> [Goal of the exercise]: Going through the entries below, count each line that holds "site" and give only the total.

══ Data listing

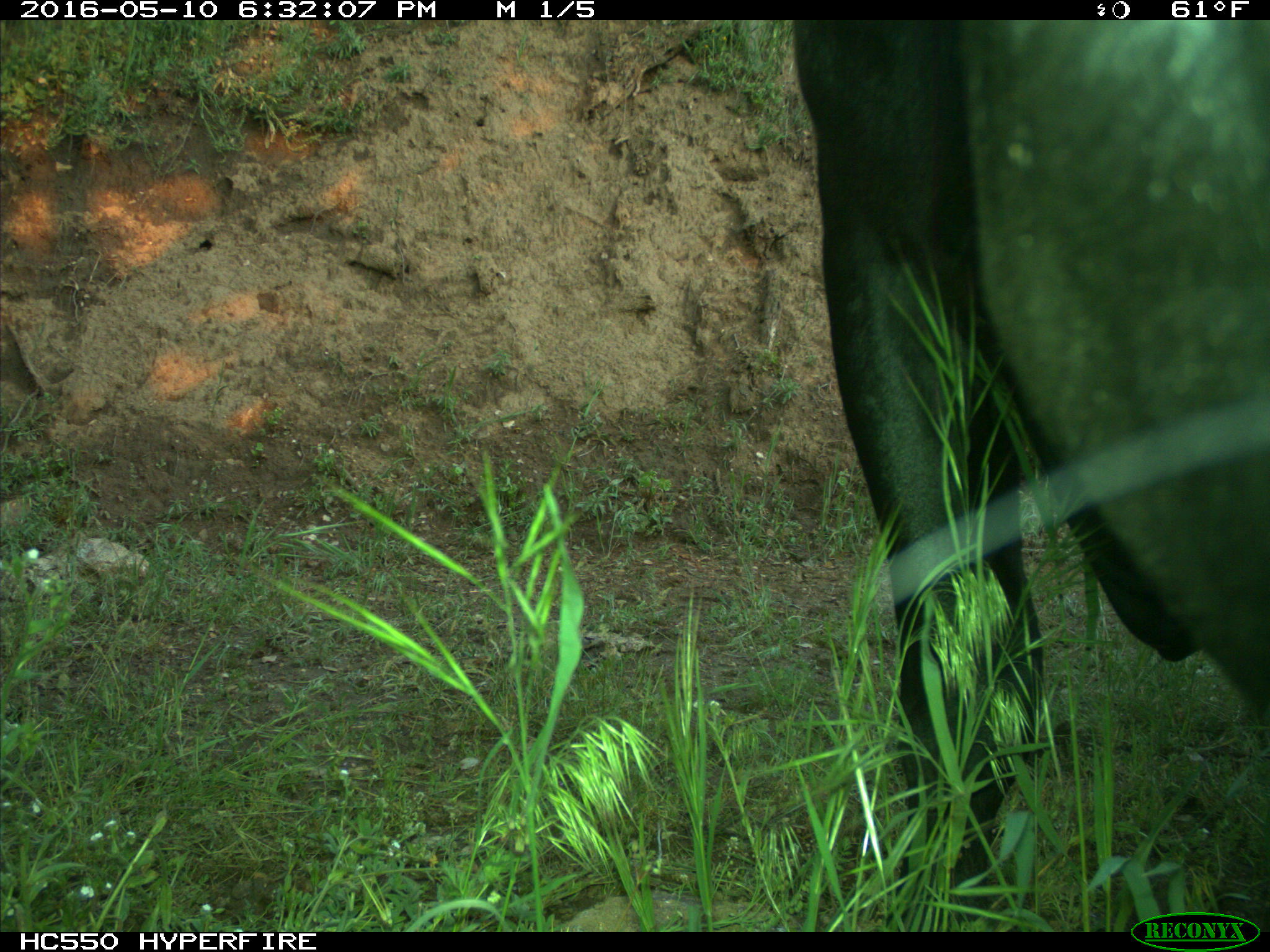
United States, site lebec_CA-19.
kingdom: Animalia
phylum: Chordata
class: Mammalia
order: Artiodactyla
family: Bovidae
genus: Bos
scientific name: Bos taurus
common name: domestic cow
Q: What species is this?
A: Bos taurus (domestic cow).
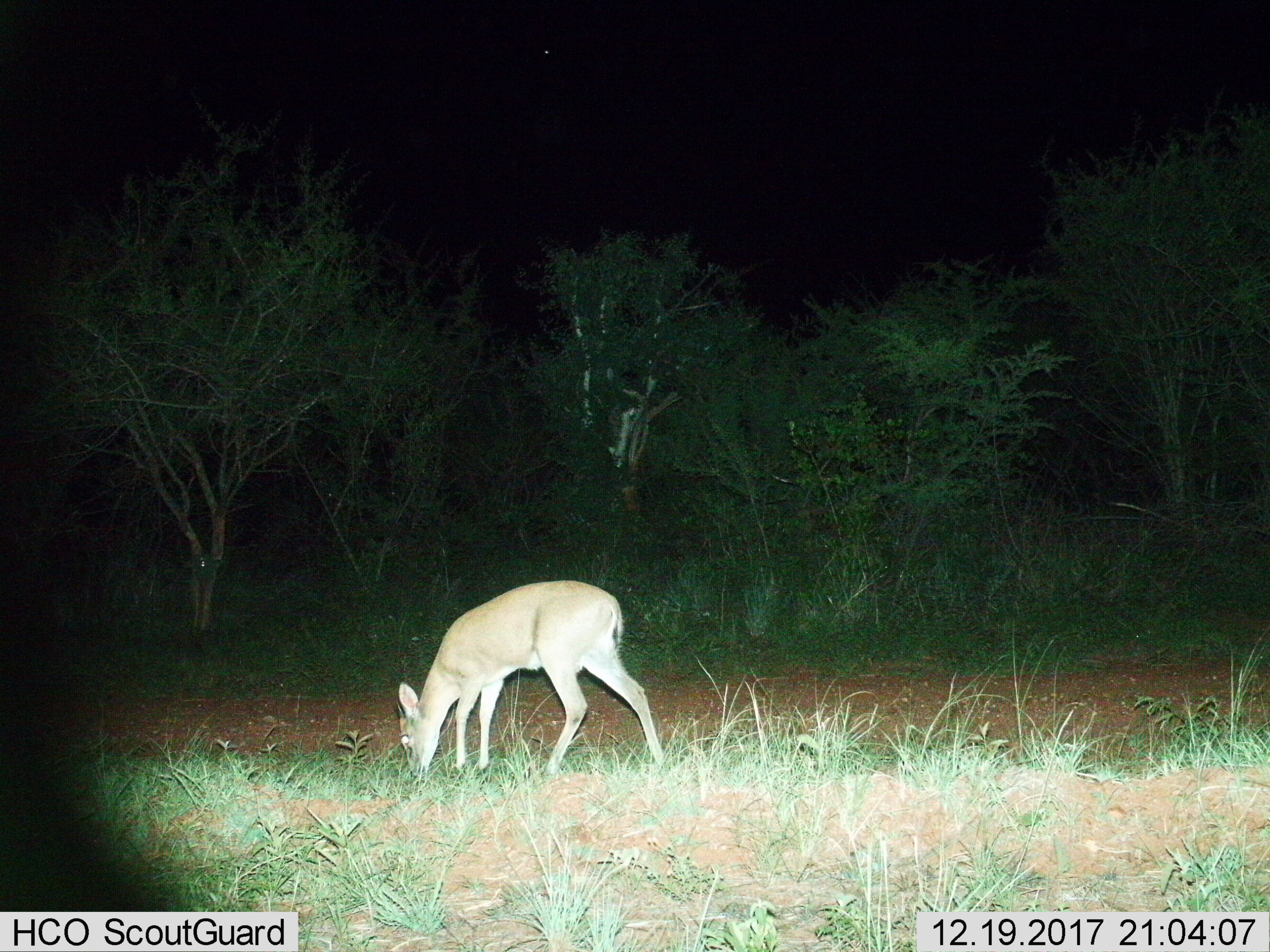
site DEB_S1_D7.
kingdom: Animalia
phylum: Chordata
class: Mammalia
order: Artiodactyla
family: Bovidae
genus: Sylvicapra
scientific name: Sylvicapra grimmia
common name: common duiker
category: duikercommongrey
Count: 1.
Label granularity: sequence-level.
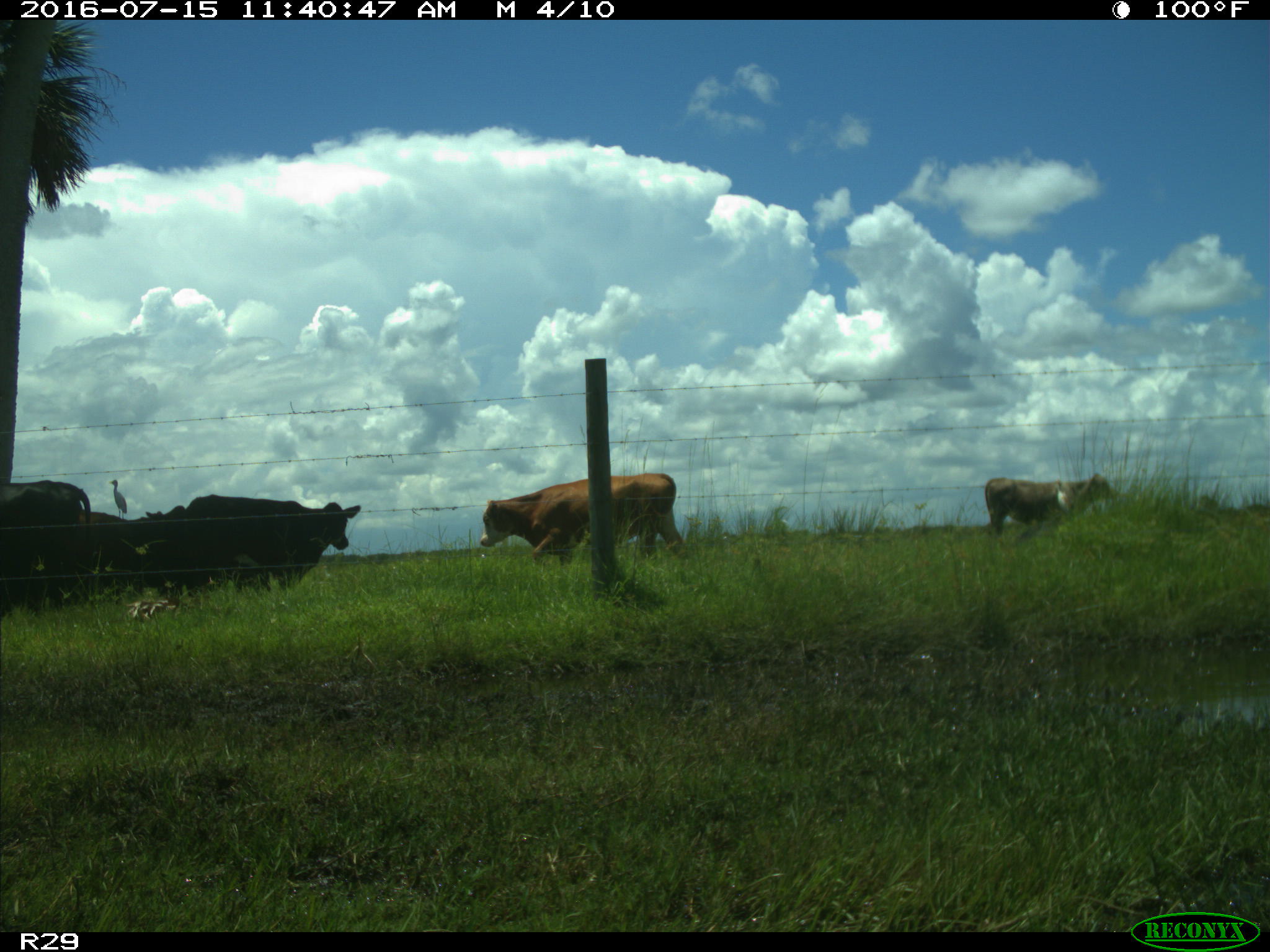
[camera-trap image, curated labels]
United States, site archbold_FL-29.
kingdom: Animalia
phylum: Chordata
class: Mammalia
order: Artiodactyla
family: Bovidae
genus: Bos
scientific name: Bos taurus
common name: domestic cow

════

> [Answer to this task]: 3